§ **任务要求**
请把下文 HDU-1003 Max Sum 题解中从“HDU-1003 Max Sum”到“between two cases.”的这一段原样抄录下来。

HDU-1003 Max Sum (dp)

题目：

Given a sequence a[1],a[2],a[3]……a[n], your job is to calculate the max sum of a sub-sequence. For example, given (6,-1,5,4,-7), the max sum in this sequence is 6 + (-1) + 5 + 4 = 14.

Input

The first line of the input contains an integer T(1<=T<=20) which means the number of test cases. Then T lines follow, each line starts with a number N(1<=N<=100000), then N integers followed(all the integers are between -1000 and 1000).

Output

For each test case, you should output two lines. The first line is “Case #:”, # means the number of the test case. The second line contains three integers, the Max Sum in the sequence, the start position of the sub-sequence, the end position of the sub-sequence. If there are more than one result, output the first one. Output a blank line between two cases.

Sample Input

2
5 6 -1 5 4 -7
7 0 6 -1 1 -6 7 -5

Sample Output

Case 1:
14 1 4

Case 2:
7 1 6

---

思路：

经典入门dp，难度小，主要因为自己太粗心WA了4次，记录一下长记性。
WA的地方是记录子序列末位置last时没有初始化为1，导致如果最大子序列就是第一个元素的时候last为0。

Code：

#include<bits/stdc++.h>
using namespace std;
#define MAXN 100000+10
#define M(a, b) memset(a, b, sizeof(a))

§ **所给信息**
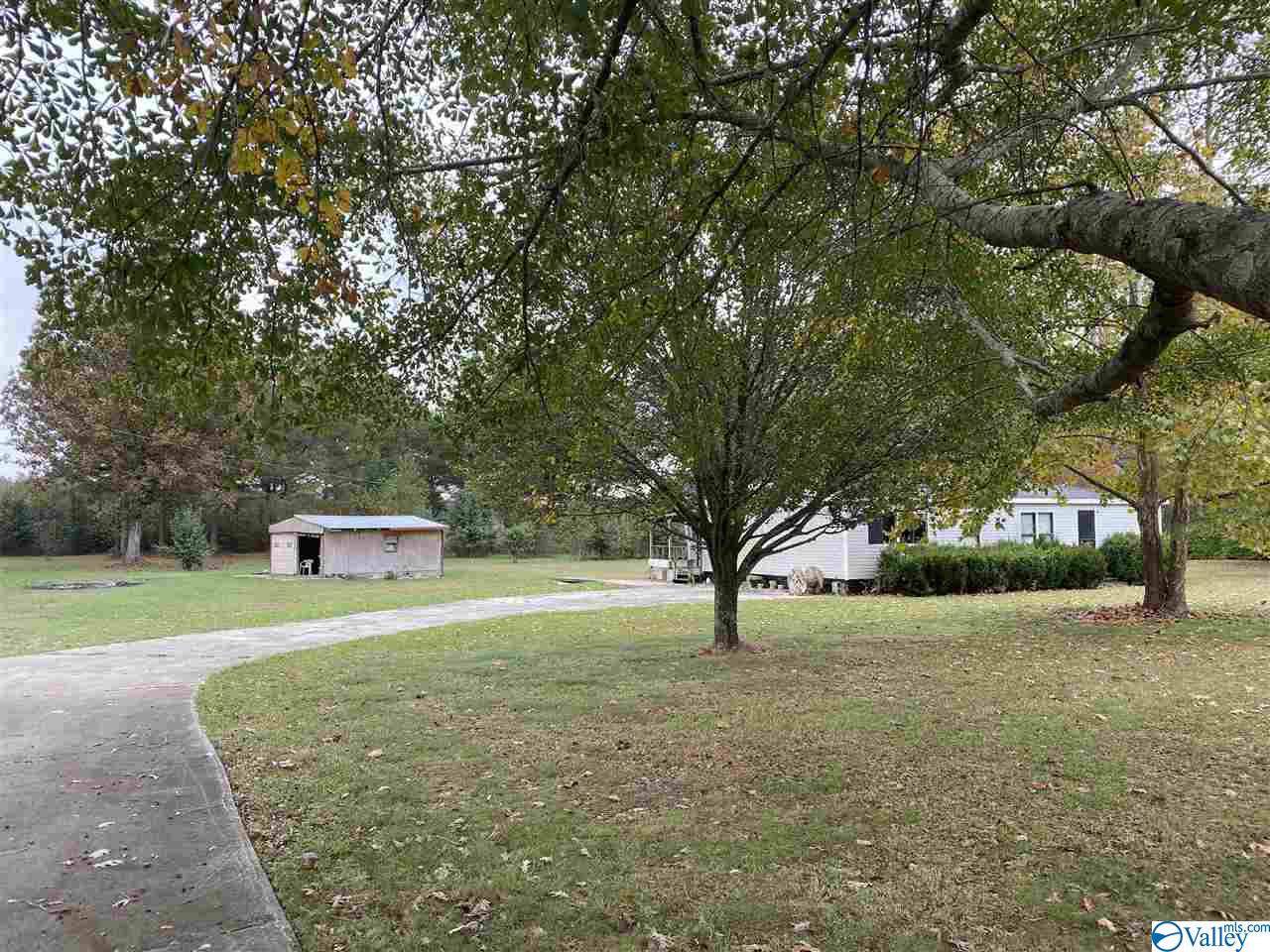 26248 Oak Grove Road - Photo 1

--

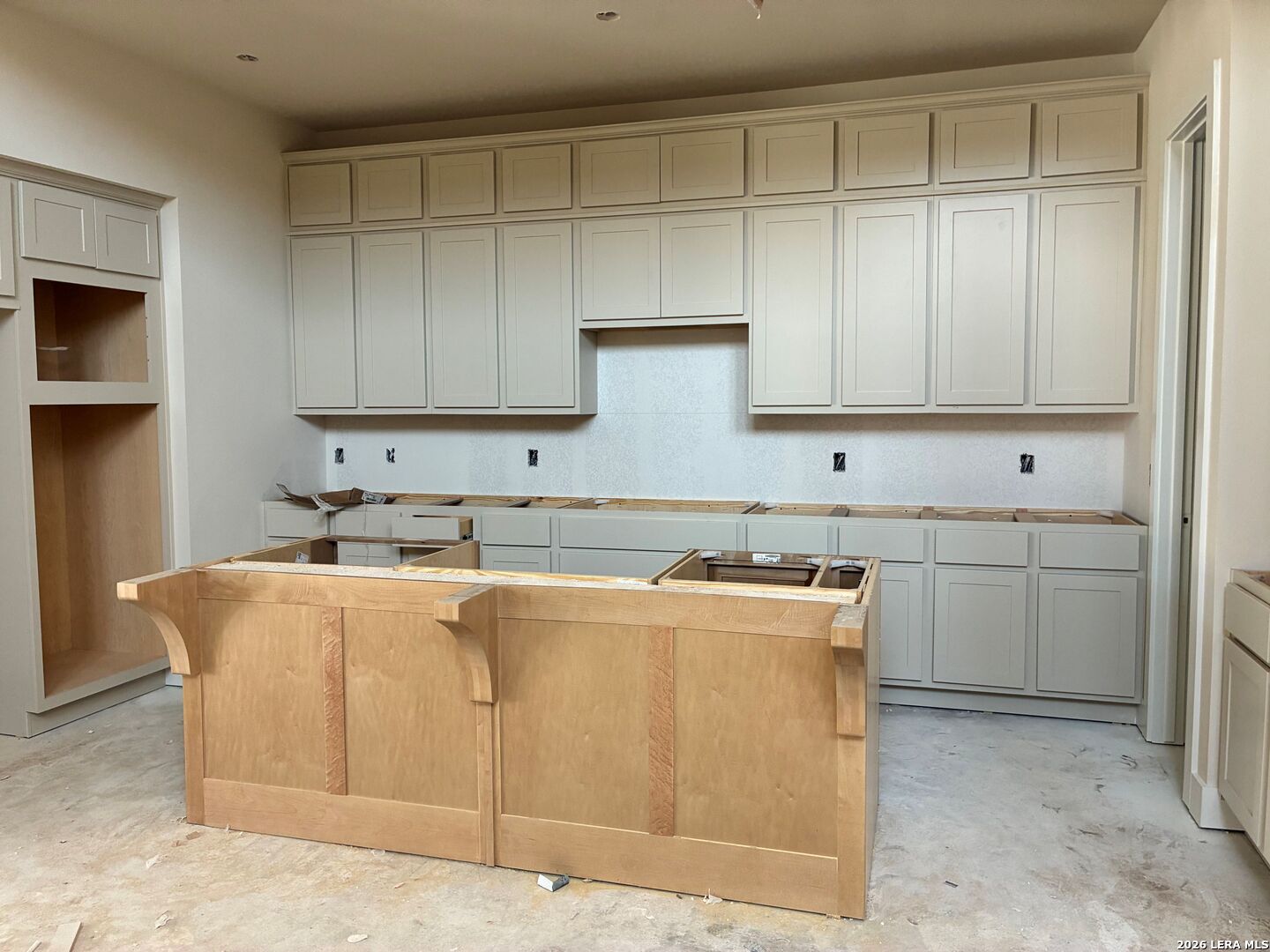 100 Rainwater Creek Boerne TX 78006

§ **练习结果**
HDU-1003 Max Sum (dp)

题目：

Given a sequence a[1],a[2],a[3]……a[n], your job is to calculate the max sum of a sub-sequence. For example, given (6,-1,5,4,-7), the max sum in this sequence is 6 + (-1) + 5 + 4 = 14.

Input

The first line of the input contains an integer T(1<=T<=20) which means the number of test cases. Then T lines follow, each line starts with a number N(1<=N<=100000), then N integers followed(all the integers are between -1000 and 1000).

Output

For each test case, you should output two lines. The first line is “Case #:”, # means the number of the test case. The second line contains three integers, the Max Sum in the sequence, the start position of the sub-sequence, the end position of the sub-sequence. If there are more than one result, output the first one. Output a blank line between two cases.